Sunday, Anne’s Plugged in Again: At 8:45 am, I breathlessly turned on my iPad and cell phone. Look, the New York Times was still there, and so was yesterday’s Wall Street Journal! But it was kind of a letdown. Yesterday’s paper felt stale now, even though it looked fresh on my screen. I checked my phone. I had received only one text and no voicemails at all. I thought, “Nobody loves me, everybody hates me, I’m going out and eat worms.” Emails, too, were lackluster: there were a bunch of scheduling items, none of them urgent, and a couple of messages annoyed me.
So ultimately, what was the point of unplugging?
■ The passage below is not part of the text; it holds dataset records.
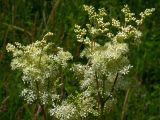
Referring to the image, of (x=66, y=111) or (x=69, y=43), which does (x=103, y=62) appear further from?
(x=69, y=43)

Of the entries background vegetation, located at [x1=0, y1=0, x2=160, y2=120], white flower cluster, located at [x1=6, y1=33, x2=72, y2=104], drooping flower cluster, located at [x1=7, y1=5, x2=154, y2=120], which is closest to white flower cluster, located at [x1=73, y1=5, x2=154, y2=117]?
drooping flower cluster, located at [x1=7, y1=5, x2=154, y2=120]

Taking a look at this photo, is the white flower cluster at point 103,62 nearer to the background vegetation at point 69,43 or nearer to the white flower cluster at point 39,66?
the white flower cluster at point 39,66

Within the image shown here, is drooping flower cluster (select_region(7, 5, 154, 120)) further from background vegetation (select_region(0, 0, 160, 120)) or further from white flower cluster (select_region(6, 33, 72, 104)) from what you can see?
background vegetation (select_region(0, 0, 160, 120))

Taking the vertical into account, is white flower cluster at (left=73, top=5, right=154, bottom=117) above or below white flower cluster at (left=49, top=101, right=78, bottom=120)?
above

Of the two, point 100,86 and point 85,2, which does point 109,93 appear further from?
point 85,2

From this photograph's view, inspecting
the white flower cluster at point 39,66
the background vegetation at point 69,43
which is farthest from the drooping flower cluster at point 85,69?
the background vegetation at point 69,43

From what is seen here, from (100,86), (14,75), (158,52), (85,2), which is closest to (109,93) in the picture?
(100,86)
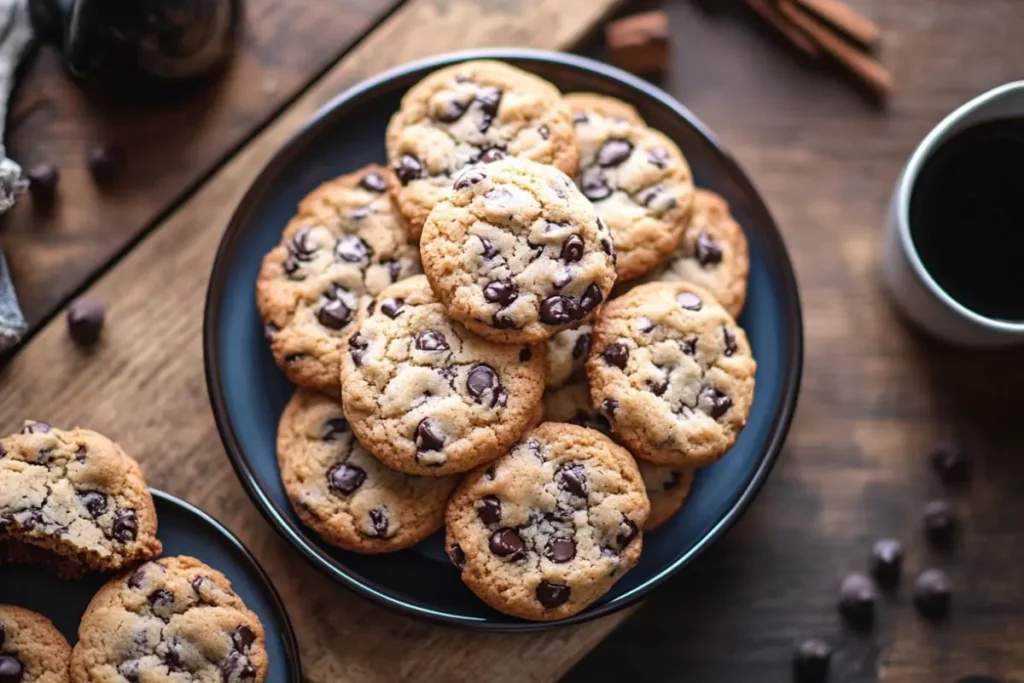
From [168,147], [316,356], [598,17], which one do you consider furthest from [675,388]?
[168,147]

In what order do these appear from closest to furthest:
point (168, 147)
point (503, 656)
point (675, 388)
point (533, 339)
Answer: point (533, 339)
point (675, 388)
point (503, 656)
point (168, 147)

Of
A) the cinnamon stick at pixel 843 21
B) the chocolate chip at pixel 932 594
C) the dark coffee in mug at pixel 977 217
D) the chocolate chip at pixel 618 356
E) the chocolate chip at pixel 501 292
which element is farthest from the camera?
the cinnamon stick at pixel 843 21

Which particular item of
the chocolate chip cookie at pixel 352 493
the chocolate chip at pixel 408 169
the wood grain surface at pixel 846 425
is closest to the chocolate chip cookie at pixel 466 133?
the chocolate chip at pixel 408 169

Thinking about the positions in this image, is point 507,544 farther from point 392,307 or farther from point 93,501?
point 93,501

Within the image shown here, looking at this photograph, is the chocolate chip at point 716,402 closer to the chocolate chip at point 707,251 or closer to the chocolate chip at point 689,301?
the chocolate chip at point 689,301

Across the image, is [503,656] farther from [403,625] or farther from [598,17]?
[598,17]

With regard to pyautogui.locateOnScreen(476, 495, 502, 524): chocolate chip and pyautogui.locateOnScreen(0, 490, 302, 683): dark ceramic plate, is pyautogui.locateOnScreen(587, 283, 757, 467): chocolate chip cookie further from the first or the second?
pyautogui.locateOnScreen(0, 490, 302, 683): dark ceramic plate
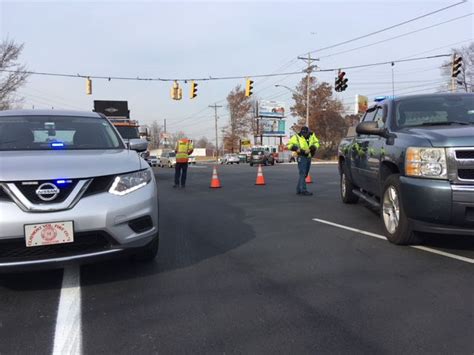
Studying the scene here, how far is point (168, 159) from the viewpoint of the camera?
1737 inches

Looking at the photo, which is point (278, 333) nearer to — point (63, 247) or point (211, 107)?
point (63, 247)

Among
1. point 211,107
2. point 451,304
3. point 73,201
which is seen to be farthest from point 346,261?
point 211,107

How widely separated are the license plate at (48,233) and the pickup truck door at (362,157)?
4.30m

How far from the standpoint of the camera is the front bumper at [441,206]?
4090mm

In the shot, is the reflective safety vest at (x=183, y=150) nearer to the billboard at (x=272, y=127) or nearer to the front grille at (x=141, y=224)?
the front grille at (x=141, y=224)

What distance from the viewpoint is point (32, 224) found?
3.24 m

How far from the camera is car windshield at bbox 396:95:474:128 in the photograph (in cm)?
542

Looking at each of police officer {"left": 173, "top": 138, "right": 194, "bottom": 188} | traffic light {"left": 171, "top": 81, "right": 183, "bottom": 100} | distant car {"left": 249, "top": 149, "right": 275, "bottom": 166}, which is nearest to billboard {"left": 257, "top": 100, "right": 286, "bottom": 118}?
distant car {"left": 249, "top": 149, "right": 275, "bottom": 166}

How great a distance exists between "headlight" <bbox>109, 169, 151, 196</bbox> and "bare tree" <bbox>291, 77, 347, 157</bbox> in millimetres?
58355

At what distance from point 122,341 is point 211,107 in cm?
8587

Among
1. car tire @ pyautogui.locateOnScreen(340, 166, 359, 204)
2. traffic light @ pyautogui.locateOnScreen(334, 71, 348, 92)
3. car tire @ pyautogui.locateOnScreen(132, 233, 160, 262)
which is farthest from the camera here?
traffic light @ pyautogui.locateOnScreen(334, 71, 348, 92)

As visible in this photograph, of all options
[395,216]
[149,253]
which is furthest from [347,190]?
[149,253]

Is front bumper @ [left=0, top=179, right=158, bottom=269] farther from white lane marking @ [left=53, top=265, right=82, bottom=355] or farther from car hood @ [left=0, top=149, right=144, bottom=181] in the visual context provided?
white lane marking @ [left=53, top=265, right=82, bottom=355]

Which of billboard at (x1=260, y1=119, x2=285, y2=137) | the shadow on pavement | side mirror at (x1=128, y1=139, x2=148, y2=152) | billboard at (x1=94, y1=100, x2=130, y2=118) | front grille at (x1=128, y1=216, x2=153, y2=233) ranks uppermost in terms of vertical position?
billboard at (x1=260, y1=119, x2=285, y2=137)
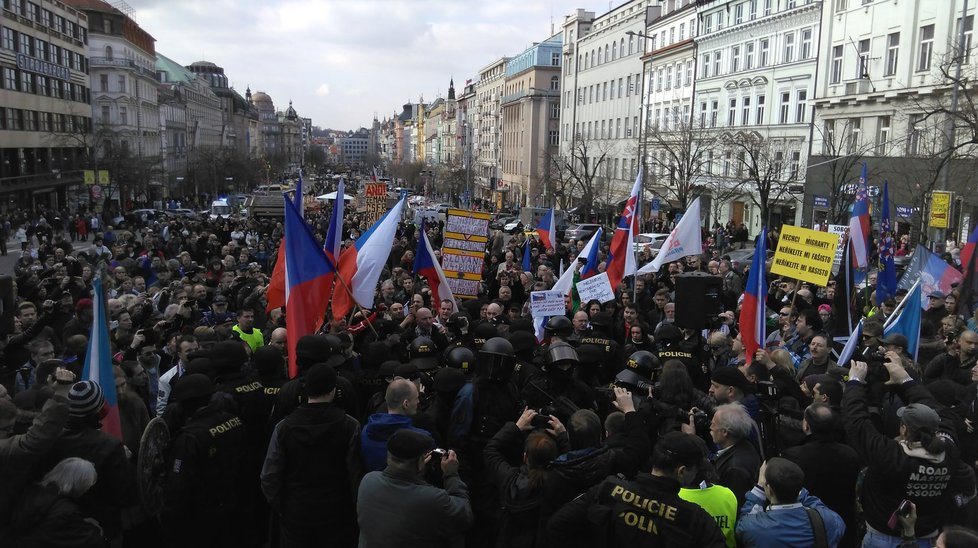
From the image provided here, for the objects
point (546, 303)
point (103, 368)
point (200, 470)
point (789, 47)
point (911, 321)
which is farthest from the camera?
point (789, 47)

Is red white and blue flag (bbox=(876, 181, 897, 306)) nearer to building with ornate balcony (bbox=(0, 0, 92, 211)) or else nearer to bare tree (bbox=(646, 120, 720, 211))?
bare tree (bbox=(646, 120, 720, 211))

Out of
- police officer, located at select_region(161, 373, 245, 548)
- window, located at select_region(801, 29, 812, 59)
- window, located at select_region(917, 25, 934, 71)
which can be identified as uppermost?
window, located at select_region(801, 29, 812, 59)

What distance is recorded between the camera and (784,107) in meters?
39.6

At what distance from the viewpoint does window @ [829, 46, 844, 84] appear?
115 feet

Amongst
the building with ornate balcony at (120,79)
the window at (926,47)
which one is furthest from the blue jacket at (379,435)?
the building with ornate balcony at (120,79)

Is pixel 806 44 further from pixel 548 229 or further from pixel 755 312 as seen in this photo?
pixel 755 312

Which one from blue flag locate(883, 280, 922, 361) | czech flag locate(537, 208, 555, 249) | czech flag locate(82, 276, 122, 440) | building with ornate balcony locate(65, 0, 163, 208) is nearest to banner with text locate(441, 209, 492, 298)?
czech flag locate(537, 208, 555, 249)

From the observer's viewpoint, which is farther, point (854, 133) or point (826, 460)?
point (854, 133)

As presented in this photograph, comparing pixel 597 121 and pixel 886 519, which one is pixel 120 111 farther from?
pixel 886 519

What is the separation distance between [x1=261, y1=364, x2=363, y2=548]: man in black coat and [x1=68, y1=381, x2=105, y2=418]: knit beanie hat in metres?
1.08

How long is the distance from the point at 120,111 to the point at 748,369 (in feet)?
262

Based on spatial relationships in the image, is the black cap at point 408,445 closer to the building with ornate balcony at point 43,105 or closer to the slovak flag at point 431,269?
the slovak flag at point 431,269

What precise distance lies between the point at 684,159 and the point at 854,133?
797cm

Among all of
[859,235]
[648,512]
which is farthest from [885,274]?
[648,512]
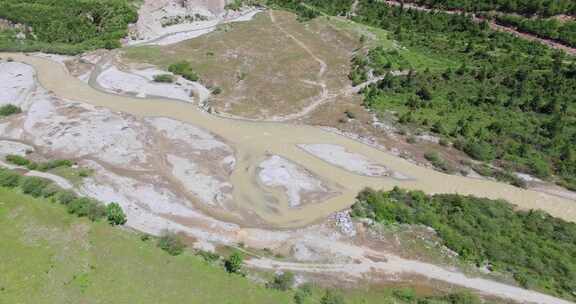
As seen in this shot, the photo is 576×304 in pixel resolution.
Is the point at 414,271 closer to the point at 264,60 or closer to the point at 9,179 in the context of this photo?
A: the point at 9,179

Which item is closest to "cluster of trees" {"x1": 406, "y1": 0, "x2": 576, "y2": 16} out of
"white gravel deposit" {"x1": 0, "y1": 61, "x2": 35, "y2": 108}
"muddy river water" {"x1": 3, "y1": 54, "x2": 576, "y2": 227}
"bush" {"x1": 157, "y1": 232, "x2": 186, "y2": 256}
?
"muddy river water" {"x1": 3, "y1": 54, "x2": 576, "y2": 227}

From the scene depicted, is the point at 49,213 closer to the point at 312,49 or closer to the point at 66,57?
the point at 66,57

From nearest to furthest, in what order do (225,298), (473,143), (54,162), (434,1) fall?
(225,298), (54,162), (473,143), (434,1)

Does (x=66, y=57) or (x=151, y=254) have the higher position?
(x=66, y=57)

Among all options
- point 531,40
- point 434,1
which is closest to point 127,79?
point 434,1

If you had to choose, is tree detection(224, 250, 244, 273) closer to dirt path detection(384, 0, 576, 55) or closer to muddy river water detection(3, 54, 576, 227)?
muddy river water detection(3, 54, 576, 227)

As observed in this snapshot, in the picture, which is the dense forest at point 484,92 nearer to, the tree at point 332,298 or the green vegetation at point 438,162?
the green vegetation at point 438,162

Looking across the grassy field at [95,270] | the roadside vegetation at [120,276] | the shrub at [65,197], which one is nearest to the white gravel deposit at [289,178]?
the roadside vegetation at [120,276]
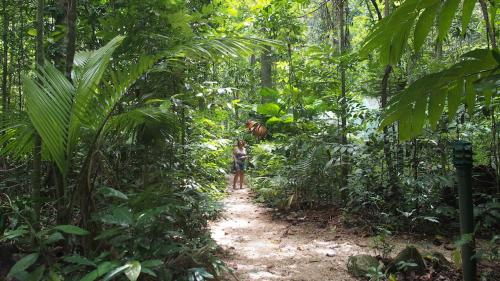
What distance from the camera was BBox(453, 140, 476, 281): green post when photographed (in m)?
2.58

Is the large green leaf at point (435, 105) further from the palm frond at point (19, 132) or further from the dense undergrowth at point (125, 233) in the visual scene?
the palm frond at point (19, 132)

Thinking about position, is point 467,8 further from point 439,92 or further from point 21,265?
point 21,265

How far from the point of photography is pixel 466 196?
8.50ft

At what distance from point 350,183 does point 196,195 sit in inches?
103

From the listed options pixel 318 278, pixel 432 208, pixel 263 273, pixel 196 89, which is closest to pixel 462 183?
pixel 318 278

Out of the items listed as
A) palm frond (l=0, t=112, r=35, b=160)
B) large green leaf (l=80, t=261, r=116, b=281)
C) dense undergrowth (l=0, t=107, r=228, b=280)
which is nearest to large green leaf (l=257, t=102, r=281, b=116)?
dense undergrowth (l=0, t=107, r=228, b=280)

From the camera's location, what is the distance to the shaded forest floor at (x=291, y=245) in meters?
3.98

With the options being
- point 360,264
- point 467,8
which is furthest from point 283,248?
point 467,8

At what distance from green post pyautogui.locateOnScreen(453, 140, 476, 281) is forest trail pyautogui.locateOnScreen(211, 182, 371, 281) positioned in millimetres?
1294

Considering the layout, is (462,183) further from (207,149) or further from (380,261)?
(207,149)

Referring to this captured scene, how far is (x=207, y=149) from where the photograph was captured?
5508 millimetres

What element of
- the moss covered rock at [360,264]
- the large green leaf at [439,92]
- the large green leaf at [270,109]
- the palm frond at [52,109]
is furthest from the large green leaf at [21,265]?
the large green leaf at [270,109]

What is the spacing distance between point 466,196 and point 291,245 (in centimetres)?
269

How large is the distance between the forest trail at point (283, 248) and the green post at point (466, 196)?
129 centimetres
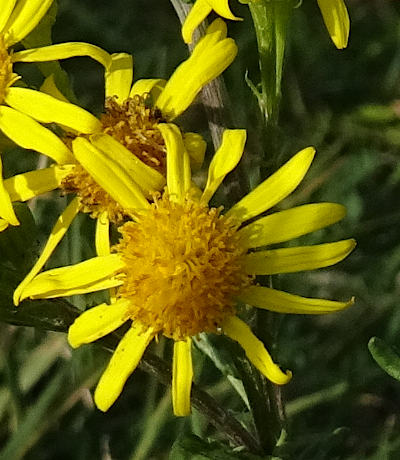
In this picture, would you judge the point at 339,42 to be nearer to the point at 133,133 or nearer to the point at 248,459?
the point at 133,133

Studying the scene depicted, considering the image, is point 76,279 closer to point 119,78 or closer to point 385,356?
point 119,78

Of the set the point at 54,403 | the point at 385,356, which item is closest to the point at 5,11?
the point at 385,356

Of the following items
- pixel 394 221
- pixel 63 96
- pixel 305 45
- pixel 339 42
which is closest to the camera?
pixel 339 42

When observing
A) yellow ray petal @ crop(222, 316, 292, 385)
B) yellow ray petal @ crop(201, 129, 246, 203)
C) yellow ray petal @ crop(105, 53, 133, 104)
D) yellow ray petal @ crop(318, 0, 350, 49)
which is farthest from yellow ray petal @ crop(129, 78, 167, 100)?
yellow ray petal @ crop(222, 316, 292, 385)

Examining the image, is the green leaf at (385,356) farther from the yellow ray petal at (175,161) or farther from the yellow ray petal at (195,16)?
the yellow ray petal at (195,16)

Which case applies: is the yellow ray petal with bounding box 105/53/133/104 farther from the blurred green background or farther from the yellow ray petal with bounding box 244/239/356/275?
the blurred green background

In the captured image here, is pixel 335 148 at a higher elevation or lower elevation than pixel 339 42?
lower

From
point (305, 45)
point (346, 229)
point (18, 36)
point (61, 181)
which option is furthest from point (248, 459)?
point (305, 45)
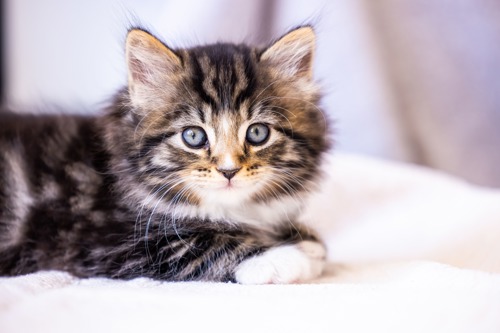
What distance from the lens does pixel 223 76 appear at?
182cm

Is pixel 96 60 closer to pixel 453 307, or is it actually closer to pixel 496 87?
pixel 496 87

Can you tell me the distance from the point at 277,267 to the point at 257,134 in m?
0.44

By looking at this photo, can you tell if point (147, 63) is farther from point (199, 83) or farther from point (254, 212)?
point (254, 212)

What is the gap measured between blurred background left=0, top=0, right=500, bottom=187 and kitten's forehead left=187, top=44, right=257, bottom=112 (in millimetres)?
984

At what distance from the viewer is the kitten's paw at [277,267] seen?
1705 mm

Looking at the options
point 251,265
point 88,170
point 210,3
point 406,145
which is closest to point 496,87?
point 406,145

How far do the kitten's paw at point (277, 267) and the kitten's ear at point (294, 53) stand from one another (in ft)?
2.07

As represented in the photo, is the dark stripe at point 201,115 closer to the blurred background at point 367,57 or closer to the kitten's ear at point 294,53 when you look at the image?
the kitten's ear at point 294,53

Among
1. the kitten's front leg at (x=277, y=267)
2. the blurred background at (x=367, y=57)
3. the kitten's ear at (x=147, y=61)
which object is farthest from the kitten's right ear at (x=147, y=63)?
the blurred background at (x=367, y=57)

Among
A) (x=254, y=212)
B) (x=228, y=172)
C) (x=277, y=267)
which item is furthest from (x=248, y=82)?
(x=277, y=267)

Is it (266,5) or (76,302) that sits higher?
(266,5)

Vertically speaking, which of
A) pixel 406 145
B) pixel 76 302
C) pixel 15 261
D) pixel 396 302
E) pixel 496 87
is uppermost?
pixel 496 87

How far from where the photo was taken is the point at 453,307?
1.37 metres

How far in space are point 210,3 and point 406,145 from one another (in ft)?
5.06
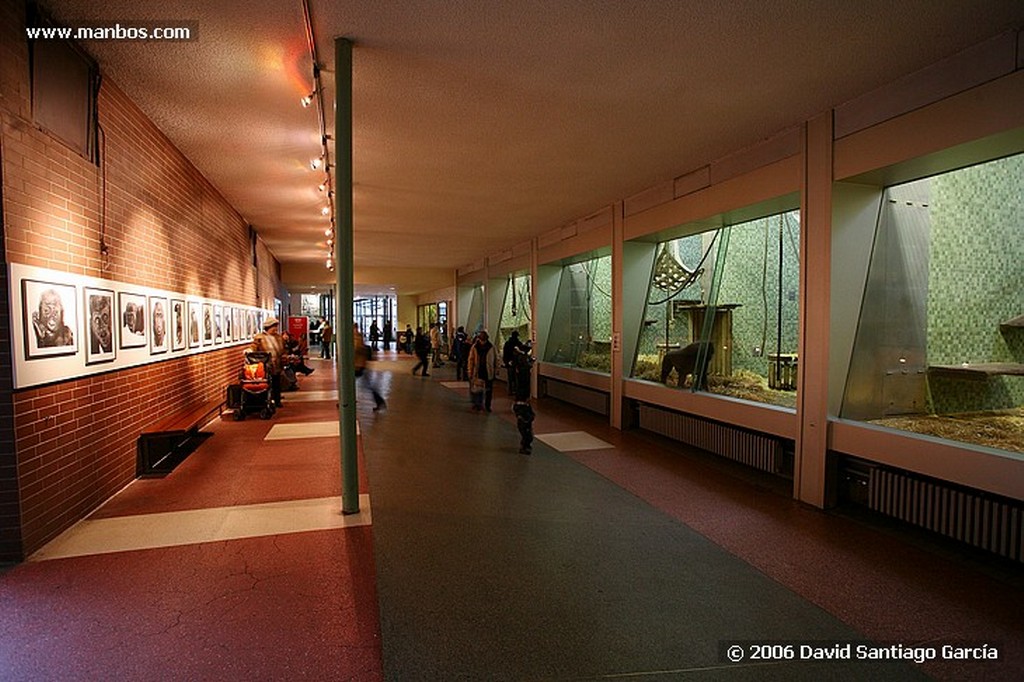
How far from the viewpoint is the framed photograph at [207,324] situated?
7691 millimetres

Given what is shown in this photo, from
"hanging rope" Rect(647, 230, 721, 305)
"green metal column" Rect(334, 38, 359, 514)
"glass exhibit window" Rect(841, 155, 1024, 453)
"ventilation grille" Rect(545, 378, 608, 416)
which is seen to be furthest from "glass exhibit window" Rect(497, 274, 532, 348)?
"green metal column" Rect(334, 38, 359, 514)

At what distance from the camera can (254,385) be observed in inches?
329

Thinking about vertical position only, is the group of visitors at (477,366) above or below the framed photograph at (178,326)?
below

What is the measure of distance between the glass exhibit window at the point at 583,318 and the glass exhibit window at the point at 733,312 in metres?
1.77

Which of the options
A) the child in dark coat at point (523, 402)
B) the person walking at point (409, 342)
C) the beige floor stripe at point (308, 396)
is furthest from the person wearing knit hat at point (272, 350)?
the person walking at point (409, 342)

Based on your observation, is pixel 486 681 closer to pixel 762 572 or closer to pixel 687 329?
pixel 762 572

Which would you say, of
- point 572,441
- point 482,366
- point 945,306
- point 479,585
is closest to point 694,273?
point 572,441

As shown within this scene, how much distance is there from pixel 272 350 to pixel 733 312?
7.26 metres

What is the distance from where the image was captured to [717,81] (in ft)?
13.8

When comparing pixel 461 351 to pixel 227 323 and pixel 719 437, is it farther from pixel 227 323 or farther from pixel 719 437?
pixel 719 437

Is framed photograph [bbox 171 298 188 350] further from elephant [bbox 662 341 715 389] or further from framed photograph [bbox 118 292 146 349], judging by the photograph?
elephant [bbox 662 341 715 389]

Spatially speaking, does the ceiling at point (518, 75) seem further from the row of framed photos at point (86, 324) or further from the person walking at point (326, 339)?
the person walking at point (326, 339)

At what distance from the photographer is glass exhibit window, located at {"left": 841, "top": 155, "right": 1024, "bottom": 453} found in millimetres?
4719

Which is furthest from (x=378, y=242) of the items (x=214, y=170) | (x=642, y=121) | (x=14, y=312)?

While there are times when being connected matters, face it: my lack of online presence this weekend didn’t exclude me from anything important. Furthermore, being unplugged helped me avoid the irritation and worry I felt later when checking my email, so it made Saturday more relaxing. I tackled a few chores around the house that I might not have done, if instead I had “relaxed” with my laptop. I even watched a good film when, alone in the evening, I normally would have “worked” on my computer. These were all good outcomes.
And finally, as hard as it is to admit, I understand better now that my “online community” isn’t community at all: no one missed me or even realized I had “checked out.” No one called me at home when they couldn’t reach me otherwise. Maybe that’s the real reason we don’t want to unplug – the Internet gives us the sense that something is always happening and we are vital participants, even if we aren’t. Cutting the cord (or wireless signal) might mean facing the truth — that we aren’t as important as we’d like to think.
So will electronic Sabbaths become a regular habit for me? Probably not. At the same time, I am resolving to look for worth in meaningful ways, whether online or “real time.” Saying no to the allure of the always-on Internet can be tricky, but I need community that’s personal and real — not an ongoing pageant that, although welcoming, doesn’t need or miss me when I’m gone.